Big data, by which most people mean Big Volume, doesn’t get you very far just by itself, but with the addition of Big Variety and analytics, now you’re talking. In fact, most organizations who are making headway into capitalizing on their data assets now refer to the process as "big data analytics" – a combination of data storage and management, data integration, and analytic tools and techniques.
I have previously made the case that the value in big data stems primarily from its Big Variety, and now I want to put that variety into its proper context of related data volumes and analytics for insights.
The potential for getting this combination of Volume + Variety + Analytics right can perhaps be best illustrated by the findings of a U.S. Department of Defense review committee on the September 11, 2001 attacks. What the committee found was that essentially all 19 of the hijackers could have been linked to each other and to the pending attacks via just seven properly targeted mouse clicks through existing public/government databases:
- Two of the hijackers who made reservations on American flight 77 were on the CIA terrorist watch list.

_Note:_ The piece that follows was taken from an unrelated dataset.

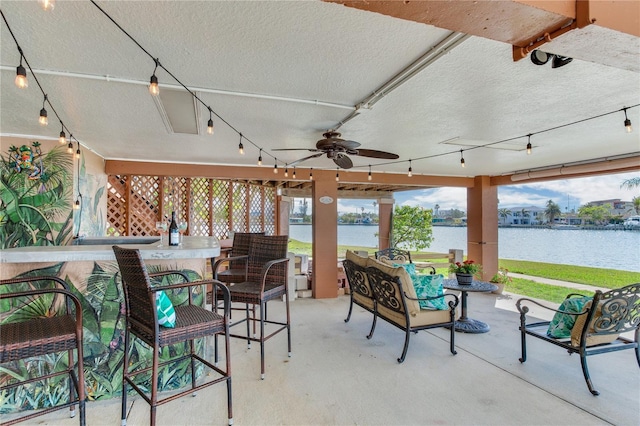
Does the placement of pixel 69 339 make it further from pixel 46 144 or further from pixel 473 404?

- Matching the above addresses provided to the airlines would have revealed three more hijackers sharing those addresses, all with flight reservations for the morning of Sept 11.
- The call-back phone numbers supplied to the airlines by the three above would have uncovered five more hijackers using those same phone numbers, again, with reservations for 9/11 flights.

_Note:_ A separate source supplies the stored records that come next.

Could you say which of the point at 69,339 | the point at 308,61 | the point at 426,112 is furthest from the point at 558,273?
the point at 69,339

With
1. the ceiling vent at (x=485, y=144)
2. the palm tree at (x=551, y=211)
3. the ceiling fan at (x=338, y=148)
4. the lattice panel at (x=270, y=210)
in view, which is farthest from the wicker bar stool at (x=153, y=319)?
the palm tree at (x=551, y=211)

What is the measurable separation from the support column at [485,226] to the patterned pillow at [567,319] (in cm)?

- One more hijacker used the same frequent flyer number as one of the five above.
- Two more hijackers used the same address as one of the five.
- A search of the Expired Visa / Denied Entry list from the database of the US Immigration and Naturalization Services would have exposed one more hijacker on a September 11 morning flight.
- Lastly, this Expired Visa hijacker shared the same address with the remaining five hijackers, who, when checked against flight data, would have been found to also have reservations for that fateful morning.
The outcome of this committee report would be the catalyst for a complete overhaul of how the US government would acquire, manage, integrate, share and use intelligence data in the future. Effectively combatting terrorism would require creating a data environment that allows for those seven clicks to be made, where the clicks represent the analysis done on the Big Volume (i.e. flight reservations) of data resident on multiple, disparate Big Variety data silos.
Another way to look at the big data analytics process is to see how big data can be used to ‘paint a picture’ of your target in the style of the Pointillists from the turn of the 19th Century, the most well-known of these painters probably being George Seurat.
The graphic above shows some detail from his Parade de Cirque – 1889. The figure consists of just seven or eight distinct colors, corresponding to our Big Variety data sources, applied as individual dots of unblended color. Applied one-by-one to the canvas, a picture would slowly start to emerge. But a picture of what? Even with all of the three most common colors in place, the green, orange and blue, the big volume colors, you'd be hard pressed to guess the ultimate subject matter. But with the addition of just a few more key darker colors, the black, red and dark blue, the emerging man’s head would become unmistakable.
Painting a picture with big data analytics works much the same way - plotting points of data on the virtual analytic canvas until a recognizable pattern begins to emerge.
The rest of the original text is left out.